## Actions to take
1 - Decide whether each statement below agrees with the article on the Coloured Book protocols. Answer yes or no for each, and quote the words from the article that settle it.
(a) The Coloured Book protocols were used on SERCnet from 1980.
(b) X.25 support on the Janet network was phased out entirely in 1991.
(c) The Orange Book defined protocols for transport over Ethernet.
2 - Extend the article on the Coloured Book protocols past its final sentence.

* BEGIN Article *

= Coloured Book protocols =

UK set of computer communication protocols

The Coloured Book protocols were a set of communication protocols for computer networks developed in the United Kingdom in the 1970s. These protocols were designed to enable communication and data exchange between different computer systems and networks. The name originated with each protocol being identified by the colour of the cover of its specification document. The protocols were in use until the 1990s when the Internet protocol suite came into widespread use.

== History ==
In the mid-1970s, the British Post Office Telecommunications division (BPO-T) worked with the academic community in the United Kingdom and the computer industry to develop a set of standards to enable interoperability among different computer systems based on the X.25 protocol suite for packet-switched wide area network (WAN) communication. First defined in 1975, the standards evolved through experience developing protocols for the NPL network in the late 1960s and the Experimental Packet Switched Service in the early 1970s.

The Coloured Book protocols were used on SERCnet from 1980, and SWUCN from 1982, both of which became part of the JANET academic network from 1984. The protocols were influential in the development of computer networks, particularly in the UK, gained some acceptance internationally as the first complete X.25 standard, and gave the UK "several years lead over other countries".

From late 1991, Internet protocols were adopted on the Janet network instead; they were operated simultaneously for a while, until X.25 support was phased out entirely in August 1997.

==Protocols==
The standards were defined in several documents, each addressing different aspects of computer network communication. They were identified by the colour of the cover:

===Pink Book===
The Pink Book defined protocols for transport over Ethernet. The protocol was basically X.25 level 3 running over LLC2.

===Orange Book===
The Orange Book defined protocols for transport over local networks using the Cambridge Ring (computer network).

===Yellow Book===
The Yellow Book defined the Yellow Book Transport Service (YBTS) protocol, also known as Network Independent Transport Service (NITS), which was mainly run over X.25. It was developed by the Data Communications Protocols Unit of the Department of Industry in the late 1970s. It could also run over TCP. The Simple Mail Transfer Protocol was extended to allow running over NITS.

* END Article *
* BEGIN Supplied material *

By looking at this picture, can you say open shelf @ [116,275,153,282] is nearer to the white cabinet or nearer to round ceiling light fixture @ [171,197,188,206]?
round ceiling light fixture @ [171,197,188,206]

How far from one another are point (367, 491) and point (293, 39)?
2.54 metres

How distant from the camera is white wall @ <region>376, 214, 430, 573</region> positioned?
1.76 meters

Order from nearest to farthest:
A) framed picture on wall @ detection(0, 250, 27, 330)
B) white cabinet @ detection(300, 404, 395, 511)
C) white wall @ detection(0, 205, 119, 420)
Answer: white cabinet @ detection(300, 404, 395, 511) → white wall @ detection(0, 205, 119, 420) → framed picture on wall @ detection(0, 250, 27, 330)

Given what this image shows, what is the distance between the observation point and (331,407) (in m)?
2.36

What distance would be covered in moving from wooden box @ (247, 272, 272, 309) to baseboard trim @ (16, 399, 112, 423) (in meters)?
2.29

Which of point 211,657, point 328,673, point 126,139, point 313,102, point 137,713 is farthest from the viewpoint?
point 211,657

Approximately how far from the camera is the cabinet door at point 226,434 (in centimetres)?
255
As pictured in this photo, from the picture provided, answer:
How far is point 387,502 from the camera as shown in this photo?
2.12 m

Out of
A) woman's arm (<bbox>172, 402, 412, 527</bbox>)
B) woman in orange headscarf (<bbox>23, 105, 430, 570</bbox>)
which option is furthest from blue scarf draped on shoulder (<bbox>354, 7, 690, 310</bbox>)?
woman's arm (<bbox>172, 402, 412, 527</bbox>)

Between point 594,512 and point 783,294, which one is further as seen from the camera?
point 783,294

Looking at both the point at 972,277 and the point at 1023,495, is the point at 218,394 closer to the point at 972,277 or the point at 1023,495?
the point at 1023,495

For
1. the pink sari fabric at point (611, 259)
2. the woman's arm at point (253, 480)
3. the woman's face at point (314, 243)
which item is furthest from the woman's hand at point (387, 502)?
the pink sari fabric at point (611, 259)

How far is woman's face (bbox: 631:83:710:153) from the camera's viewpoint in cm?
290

* END Supplied material *

## Results for the exercise
1 -
(a) Yes. "The Coloured Book protocols were used on SERCnet from 1980"
(b) No. "until X.25 support was phased out entirely in August 1997"
(c) No. "The Orange Book defined protocols for transport over local networks using the Cambridge Ring (computer network)."

2 -
The Yellow Book Transport Service was somewhat misnamed, as it does not fulfill the Transport role in the OSI 7-layer model. It really occupies the top of the Network layer, making up for X.25's lack of NSAP addressing at the time, which did not appear until the X.25 (1980) revision, and was not available in implementations for some years afterward. YBTS used source routing addressing between YBTS nodes—there was no global addressing scheme at that time.

===Green Book===
The Green Book defined two protocols to connect terminals across a network: an early version of what became Triple-X PAD running over X.25, and the TS29 protocol modelled on Triple-X PAD, but running over YBTS. It was developed by Post Office Telecommunications. These protocols are similar in functionality to TELNET.

===Fawn Book===
The Fawn Book defined the Simple Screen Management Protocol (SSMP)

===Blue Book===
The Blue Book defined the Network-Independent File Transfer Protocol (NIFTP), analogous to Internet FTP, running over YBTS. Unlike Internet FTP, NIFTP was intended for batch mode rather than interactive usage.

===Grey Book===
The Grey Book defined protocols for e-mail transfer (not file transfer as is sometimes claimed), running over Blue Book FTP.

===Red Book===
The Red Book defined the Job Transfer and Manipulation Protocol (JTMP), a mechanism for jobs to be transferred from one computer to another, and for the output to be returned to the originating (or another) computer, running over Blue Book FTP.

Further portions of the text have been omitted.